In this installment
Zamorano Sheep’s Milk Cheese
Artisanal Manchego Cheese
Farmhouse Mahon Cheese
Zamorano Sheep’s Milk Cheese
Made from the raw milk of Churra and Castellano sheep, the cheese is typical of the types found in Spain. Fruity, flaky and distinctly nutty, Zamorano has a slight saltiness in the finish that leaves your lips smacking for more. It’s the kind of cheese you want to flank with complements. I recommend a dry Fino sherry and some exceptional quince paste to go with it.
Artisanal Manchego Cheese
Manchego is to Spain what Cheddar is to England: a near legendary cheese, often chosen by both connoisseurs and novices alike. Manchego is delicious simply cut into wedges and eaten as is. It’s also a plus in the kitchen.
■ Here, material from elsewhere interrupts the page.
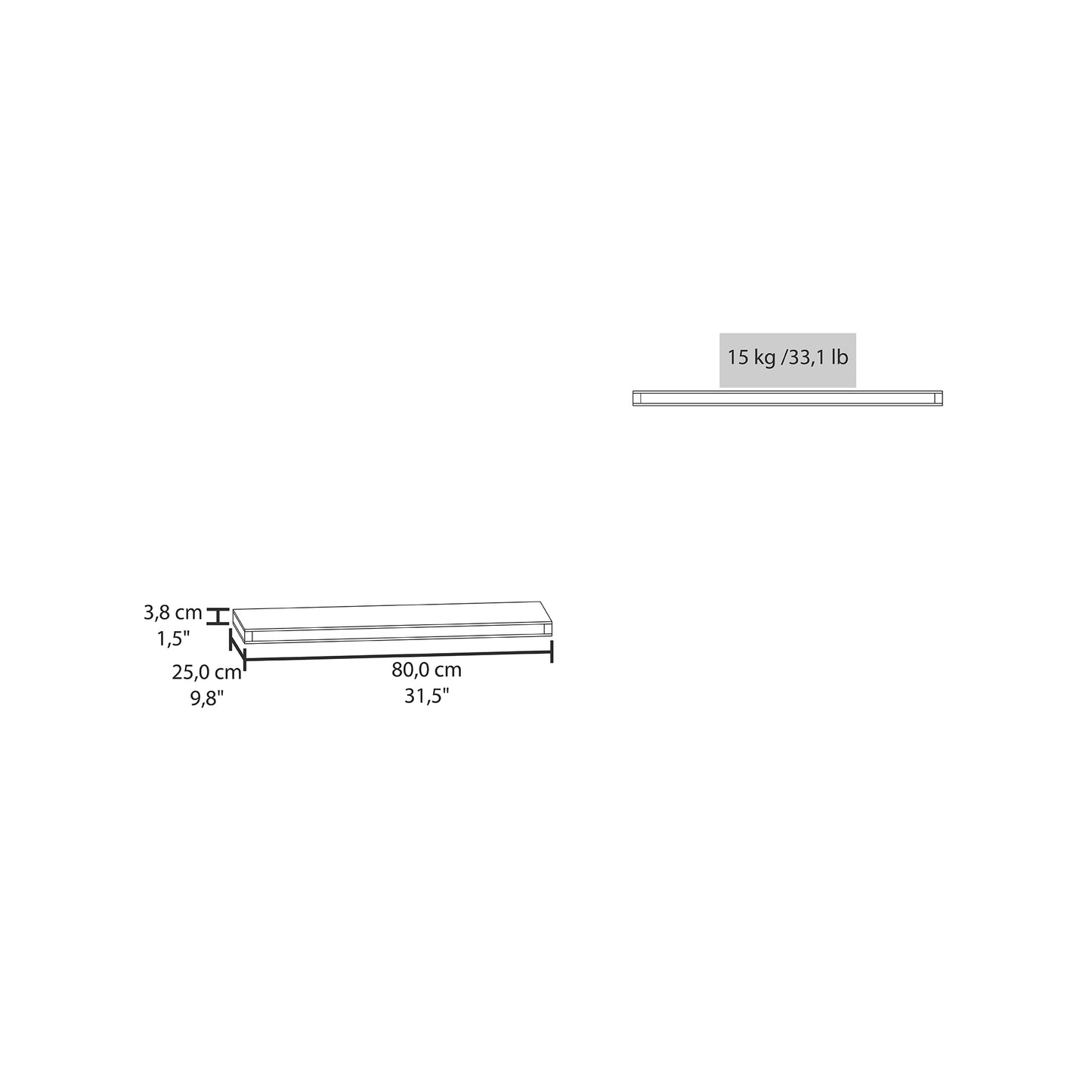 TUHOME Ecco 31.5-Inch Floating Shelves Set of Two with Hidden Brackets, Modern Wall-Mounted Shelves for Bedroom, Bathroom or Living Room Décor, Minimalist Display and Storage Solution for Books, Photos and Accessories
You can grate it on to casseroles, soups or salads. It will bring a taste of the Spanish heartland and a swirl of Spain’s colorful cuisine to your table.
Farmhouse Mahon Cheese
This pillow shaped cow’s milk cheese is made on the island of Menorca, off the Mediterranean coast of Spain. Smooth, sweet, with wonderful fruity high notes, this is an easy cheese to like. It’s great if you’re looking for something simple to set against a bunch of complex, intense foods.